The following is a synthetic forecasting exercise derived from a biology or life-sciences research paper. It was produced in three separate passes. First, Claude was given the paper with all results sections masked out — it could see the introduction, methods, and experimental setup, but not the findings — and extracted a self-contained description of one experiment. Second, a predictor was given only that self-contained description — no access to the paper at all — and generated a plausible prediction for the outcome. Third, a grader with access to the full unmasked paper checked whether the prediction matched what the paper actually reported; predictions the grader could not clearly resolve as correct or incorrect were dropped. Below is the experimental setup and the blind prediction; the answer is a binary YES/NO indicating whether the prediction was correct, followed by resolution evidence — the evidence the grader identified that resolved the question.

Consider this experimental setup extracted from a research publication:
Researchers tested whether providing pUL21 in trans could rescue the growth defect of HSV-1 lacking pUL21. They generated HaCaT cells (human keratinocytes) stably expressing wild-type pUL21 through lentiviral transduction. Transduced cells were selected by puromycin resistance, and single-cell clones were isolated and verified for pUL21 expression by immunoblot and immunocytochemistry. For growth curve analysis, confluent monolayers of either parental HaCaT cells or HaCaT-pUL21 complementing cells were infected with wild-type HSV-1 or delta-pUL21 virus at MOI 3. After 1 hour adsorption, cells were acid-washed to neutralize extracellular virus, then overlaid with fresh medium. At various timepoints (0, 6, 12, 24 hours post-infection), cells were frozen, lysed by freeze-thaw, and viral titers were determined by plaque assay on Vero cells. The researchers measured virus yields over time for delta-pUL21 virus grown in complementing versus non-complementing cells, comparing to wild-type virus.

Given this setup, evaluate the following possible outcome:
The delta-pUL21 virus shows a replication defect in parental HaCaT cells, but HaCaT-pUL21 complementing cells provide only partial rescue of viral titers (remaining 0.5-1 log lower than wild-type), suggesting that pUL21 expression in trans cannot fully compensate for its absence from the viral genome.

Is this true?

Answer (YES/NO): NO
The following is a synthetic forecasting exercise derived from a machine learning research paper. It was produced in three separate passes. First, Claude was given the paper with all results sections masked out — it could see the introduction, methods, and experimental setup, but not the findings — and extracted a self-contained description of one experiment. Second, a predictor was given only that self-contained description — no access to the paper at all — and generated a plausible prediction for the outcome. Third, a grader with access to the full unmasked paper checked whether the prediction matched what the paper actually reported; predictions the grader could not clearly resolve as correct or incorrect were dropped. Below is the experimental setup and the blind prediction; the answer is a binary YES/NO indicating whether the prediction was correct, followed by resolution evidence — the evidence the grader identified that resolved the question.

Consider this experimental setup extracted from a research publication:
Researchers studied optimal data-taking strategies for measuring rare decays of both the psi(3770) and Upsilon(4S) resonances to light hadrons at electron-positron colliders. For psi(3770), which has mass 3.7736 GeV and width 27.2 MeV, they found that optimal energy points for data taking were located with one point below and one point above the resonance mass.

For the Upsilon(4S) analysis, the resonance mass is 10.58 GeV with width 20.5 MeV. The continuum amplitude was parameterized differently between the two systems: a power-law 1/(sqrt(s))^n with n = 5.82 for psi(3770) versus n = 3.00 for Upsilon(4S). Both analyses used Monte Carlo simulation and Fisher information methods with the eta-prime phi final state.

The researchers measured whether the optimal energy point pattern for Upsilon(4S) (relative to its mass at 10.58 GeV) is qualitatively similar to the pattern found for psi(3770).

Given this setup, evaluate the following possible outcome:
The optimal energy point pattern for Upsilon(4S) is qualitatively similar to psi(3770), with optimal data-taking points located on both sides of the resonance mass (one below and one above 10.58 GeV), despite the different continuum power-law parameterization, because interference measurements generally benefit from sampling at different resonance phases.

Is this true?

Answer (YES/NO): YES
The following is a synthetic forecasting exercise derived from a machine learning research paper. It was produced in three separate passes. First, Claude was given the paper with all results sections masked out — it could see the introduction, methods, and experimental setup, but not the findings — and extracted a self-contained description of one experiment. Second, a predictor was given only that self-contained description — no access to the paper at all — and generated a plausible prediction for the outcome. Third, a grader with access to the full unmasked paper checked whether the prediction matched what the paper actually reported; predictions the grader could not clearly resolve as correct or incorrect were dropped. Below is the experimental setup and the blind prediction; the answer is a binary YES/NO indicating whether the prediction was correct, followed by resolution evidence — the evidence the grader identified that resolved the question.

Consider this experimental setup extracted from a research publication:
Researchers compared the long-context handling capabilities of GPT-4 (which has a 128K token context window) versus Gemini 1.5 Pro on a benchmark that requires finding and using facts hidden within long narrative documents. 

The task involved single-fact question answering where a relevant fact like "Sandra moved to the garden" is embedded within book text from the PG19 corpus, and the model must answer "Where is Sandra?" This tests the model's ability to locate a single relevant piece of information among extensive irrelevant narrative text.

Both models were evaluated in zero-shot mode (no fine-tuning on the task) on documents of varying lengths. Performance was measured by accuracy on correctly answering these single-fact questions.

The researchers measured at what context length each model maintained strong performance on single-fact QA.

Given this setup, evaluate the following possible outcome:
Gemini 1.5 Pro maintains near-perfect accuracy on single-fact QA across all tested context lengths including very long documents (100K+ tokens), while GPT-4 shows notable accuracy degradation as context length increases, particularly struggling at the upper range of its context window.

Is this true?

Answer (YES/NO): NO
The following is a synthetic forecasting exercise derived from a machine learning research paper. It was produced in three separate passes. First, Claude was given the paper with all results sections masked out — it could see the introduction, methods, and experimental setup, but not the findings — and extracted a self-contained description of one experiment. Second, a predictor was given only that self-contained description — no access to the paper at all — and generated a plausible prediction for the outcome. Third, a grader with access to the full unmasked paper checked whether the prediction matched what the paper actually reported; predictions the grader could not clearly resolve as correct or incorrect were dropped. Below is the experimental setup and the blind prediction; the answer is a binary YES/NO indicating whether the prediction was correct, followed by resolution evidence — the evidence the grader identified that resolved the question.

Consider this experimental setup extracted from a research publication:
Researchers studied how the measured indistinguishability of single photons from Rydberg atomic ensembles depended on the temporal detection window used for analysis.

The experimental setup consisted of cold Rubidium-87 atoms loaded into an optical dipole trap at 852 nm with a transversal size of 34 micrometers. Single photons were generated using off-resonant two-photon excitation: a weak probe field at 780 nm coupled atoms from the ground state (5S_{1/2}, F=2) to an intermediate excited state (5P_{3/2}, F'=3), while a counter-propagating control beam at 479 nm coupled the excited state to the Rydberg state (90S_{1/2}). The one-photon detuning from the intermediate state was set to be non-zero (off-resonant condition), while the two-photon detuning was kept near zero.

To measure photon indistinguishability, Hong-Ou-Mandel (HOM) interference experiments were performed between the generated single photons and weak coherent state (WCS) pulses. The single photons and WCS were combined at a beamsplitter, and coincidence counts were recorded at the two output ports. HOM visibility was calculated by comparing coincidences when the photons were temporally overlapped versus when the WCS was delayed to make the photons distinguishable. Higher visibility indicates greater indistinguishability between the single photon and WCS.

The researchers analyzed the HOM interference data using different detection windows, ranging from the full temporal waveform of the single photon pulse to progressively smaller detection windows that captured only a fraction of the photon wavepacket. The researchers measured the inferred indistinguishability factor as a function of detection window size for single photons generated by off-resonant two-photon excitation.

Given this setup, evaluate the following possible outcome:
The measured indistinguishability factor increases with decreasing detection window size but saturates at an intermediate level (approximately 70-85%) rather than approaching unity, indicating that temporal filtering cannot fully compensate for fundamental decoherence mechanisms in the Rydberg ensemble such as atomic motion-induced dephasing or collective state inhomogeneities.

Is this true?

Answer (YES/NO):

───

▶ [YOUR INSTRUCTIONS]
Looking through the data above, copy out each line in which the string "cannot" occurs.

▶ [EXERCISE RESPONSE]
The delta-pUL21 virus shows a replication defect in parental HaCaT cells, but HaCaT-pUL21 complementing cells provide only partial rescue of viral titers (remaining 0.5-1 log lower than wild-type), suggesting that pUL21 expression in trans cannot fully compensate for its absence from the viral genome.
The measured indistinguishability factor increases with decreasing detection window size but saturates at an intermediate level (approximately 70-85%) rather than approaching unity, indicating that temporal filtering cannot fully compensate for fundamental decoherence mechanisms in the Rydberg ensemble such as atomic motion-induced dephasing or collective state inhomogeneities.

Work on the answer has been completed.